Notable osteoporosis drug Prolia mostly benefited from volume growth thanks to osteoporosis diagnosis rates (and therefore, prescriptions) that were almost back to pre-pandemic levels. The drug's second-quarter revenue was up 23.5% year over year, from $659 million in 2020 to $814 million this year.

Another significant development in the second quarter was the approval of Amgen's lung cancer drug, Lumakras, in late May; this drug could eventually attain blockbuster status and drive growth for the company.

As a result of Amgen's higher revenue and a 2.7% reduction in its outstanding share count (592 million in Q2 2020 versus 576 million in Q2 2021), the company increased its adjusted EPS by 4.3% year over year, from $4.20 in Q2 2020 to $4.38 in Q2 2021. This trounced average analyst expectations of $4.09 for the quarter.

Although Amgen beat analyst estimates in the second quarter, the company maintained its adjusted EPS guidance of $16 to $17 for this year. This takes into consideration the impact of emerging COVID-19 variants on patient visits and new prescriptions. At the midpoint of $16.50, Amgen's adjusted EPS would decline less than 1% over the $16.60 generated in 2020.

A decent balance sheet

Even with Amgen being weighed down by COVID-19, its balance sheet remained solid in the second quarter of this year.

While Amgen carried $32.8 billion in long-term debt as of Q2 2021, the company possessed $6.6 billion in cash and cash equivalents. This works out to $26.2 billion in net debt, which is good enough for a net debt (cash and cash equivalents less total long-term debt)-to-EBITDA ratio of just 2.8 based on Amgen's annualized EBITDA of $9.4 billion in the first half of this year.

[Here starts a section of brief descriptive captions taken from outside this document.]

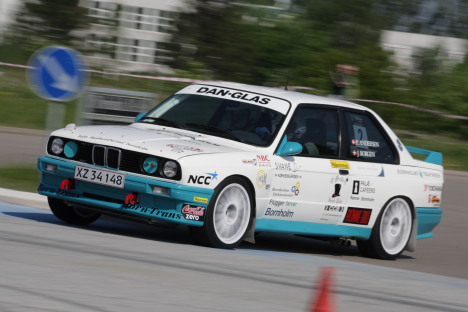 1 vinderne Preben Andersen og Jesper Borgen i deres veloplagte BMW M3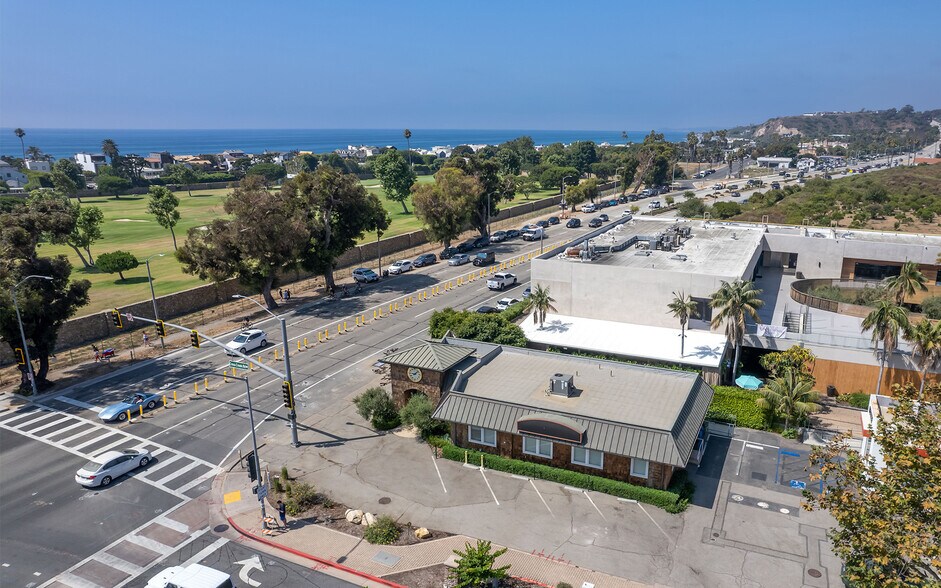 Primary Photo Of 23405 Pacific Coast Hwy, Malibu Office For Sale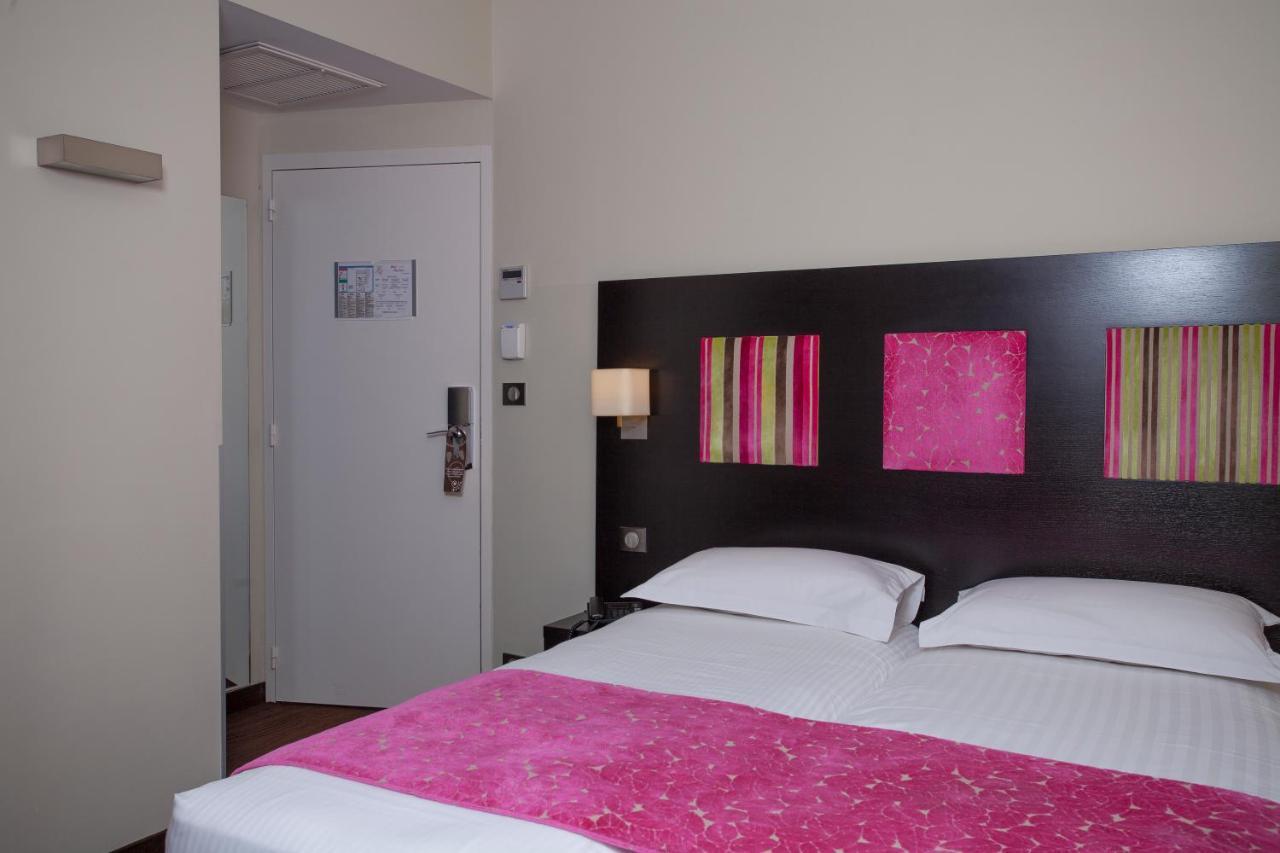 Hotel Baptistin Le Lavandou Zewnętrze zdjęcie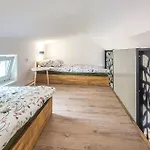 1 Bedroom Beautiful In Casa de Férias Sarbinowo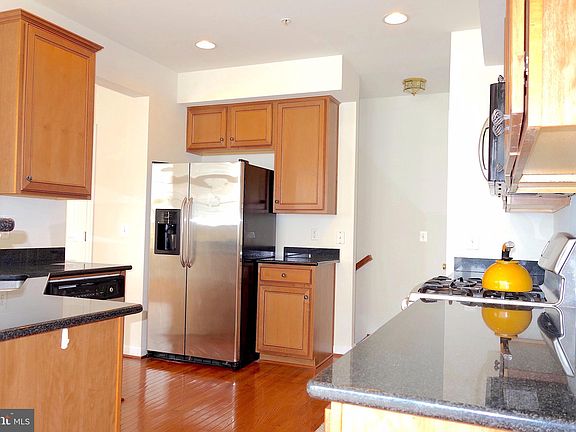 4th image of 2507 Einstein St #223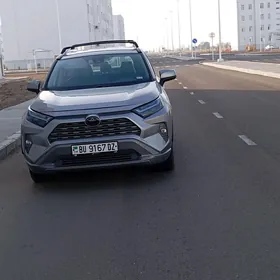 Toyota RAV4 2021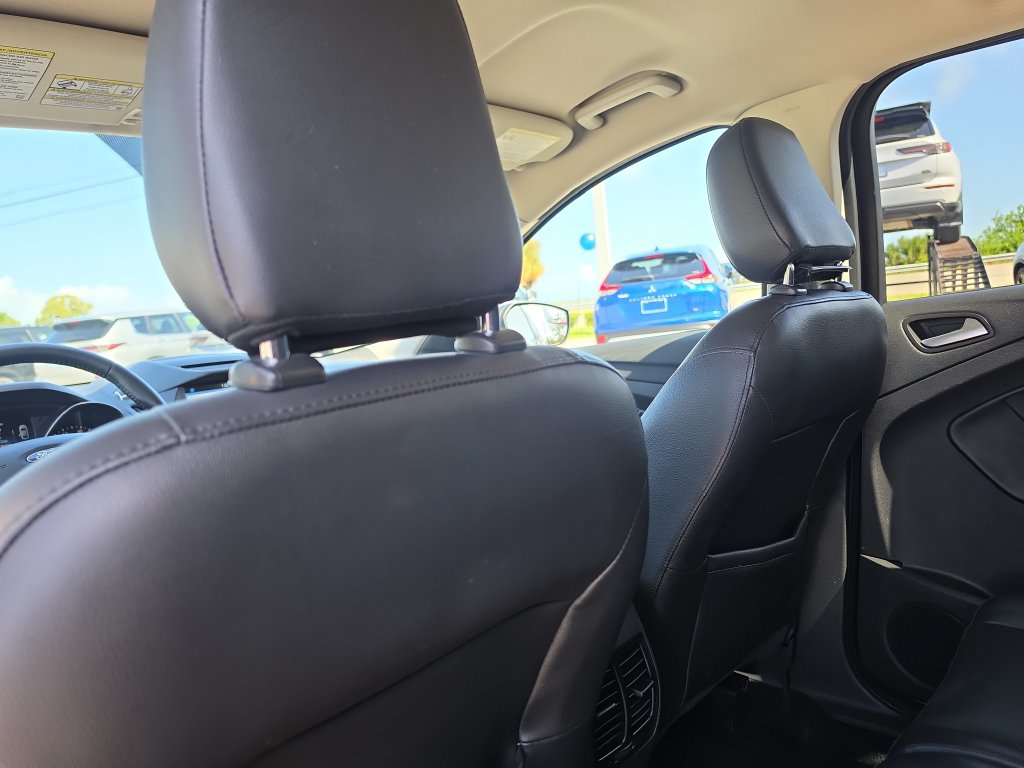 Used 2018 Ford Escape SEL FWD image 12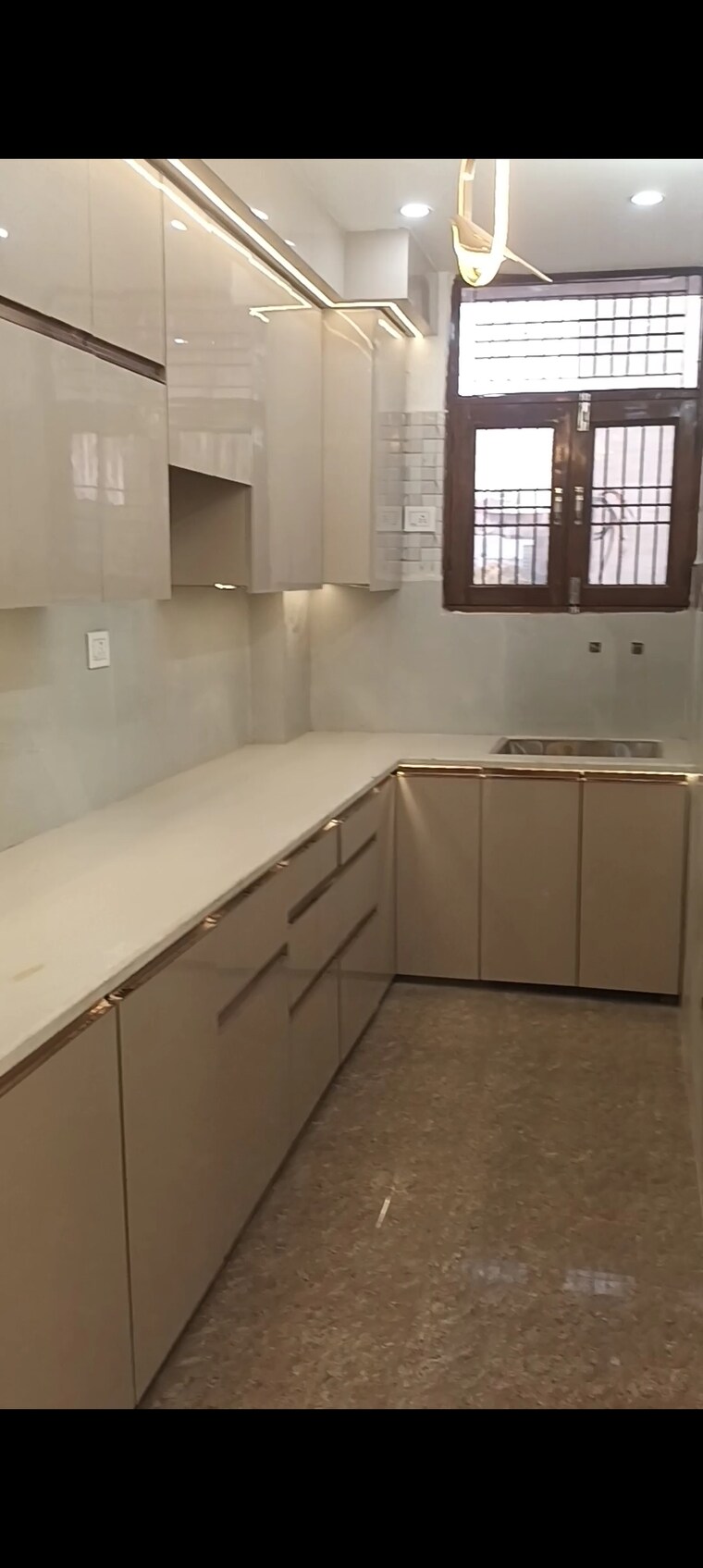 Kitchen, gyan khand 3 Bedroom 135 Sq.Yd. Builder Floor In Gyan Khand Ghaziabad 9665774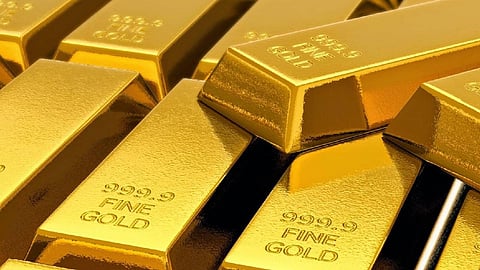 الذهب يتراجع للجلسة الثالثة على التوالي بضغط قوة الدولار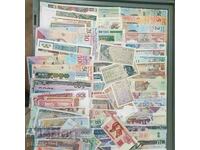 Ένα πακέτο με διαφορετικά χαρτονομίσματα 200 σε όλο τον κόσμο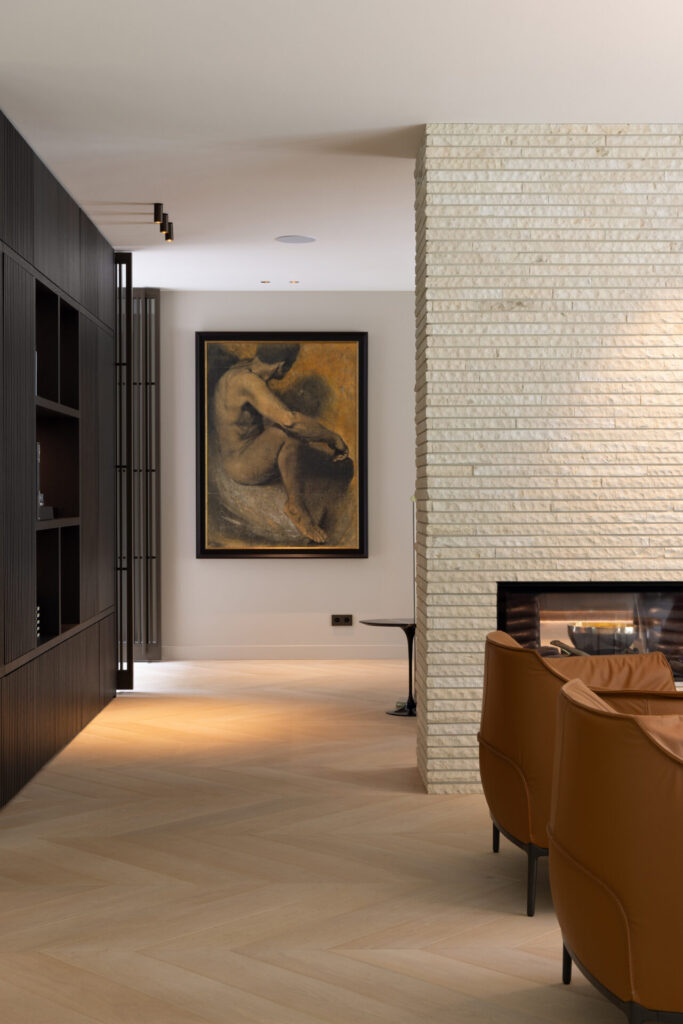 Interieuradvies Van der Donk interieur Gooische Villa Poltrona Frau fauteuils The Art of Living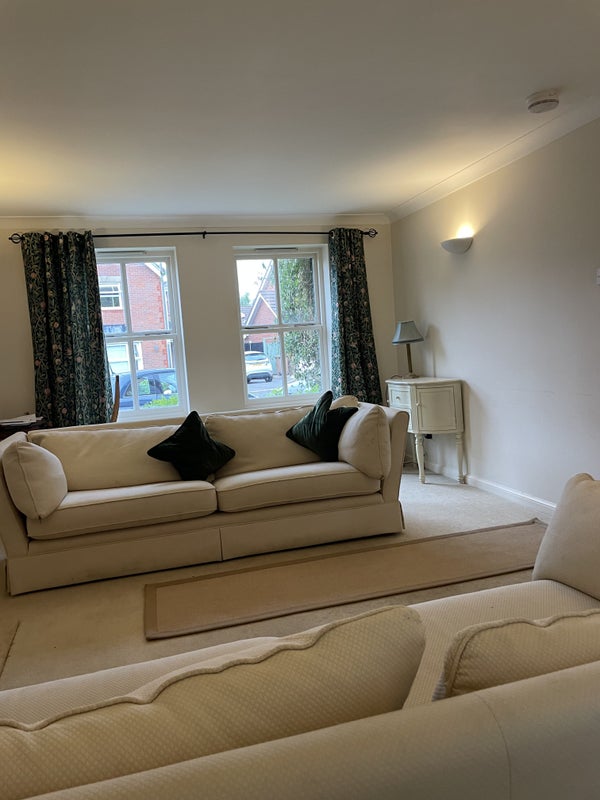 Photo 1: Living Room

This means that Amgen's EBITDA could cover its total long-term debt load in less than three years, which suggests the company's debt is manageable.

For more context, Amgen's net debt-to-EBITDA ratio is lower or more conservative than AbbVie's 3.4 ratio ($73.6 billion in net debt/$21.3 billion in annualized EBITDA through the first half of this year), but riskier than Johnson & Johnson's impressive 0.6 ratio ($16 billion/$28.2 billion).

Compared to some of Amgen's closest peers, its balance sheet is neither spectacular nor lackluster. Therefore, I'd argue Amgen's balance sheet doesn't raise any red flags.

Amgen is an attractively priced stock

Despite improving operating fundamentals and several drugs with growth potential, Amgen appears to be trading at a discount to its fair value.

This is based on its price-to-sales (P/S) ratio of 5.09, which is slightly lower than its 13-year median of 5.26 and close to its two-year low of 4.72, which suggests this is one of the best buying opportunities of the past two years.

With Amgen currently priced at just 12 times next year's average analyst estimate of $18.02 in adjusted EPS (a healthy 8.6% growth rate over $16.60 in 2020), dividend investors would be well suited to consider adding Amgen's safe, 3.2% dividend yield to their portfolio.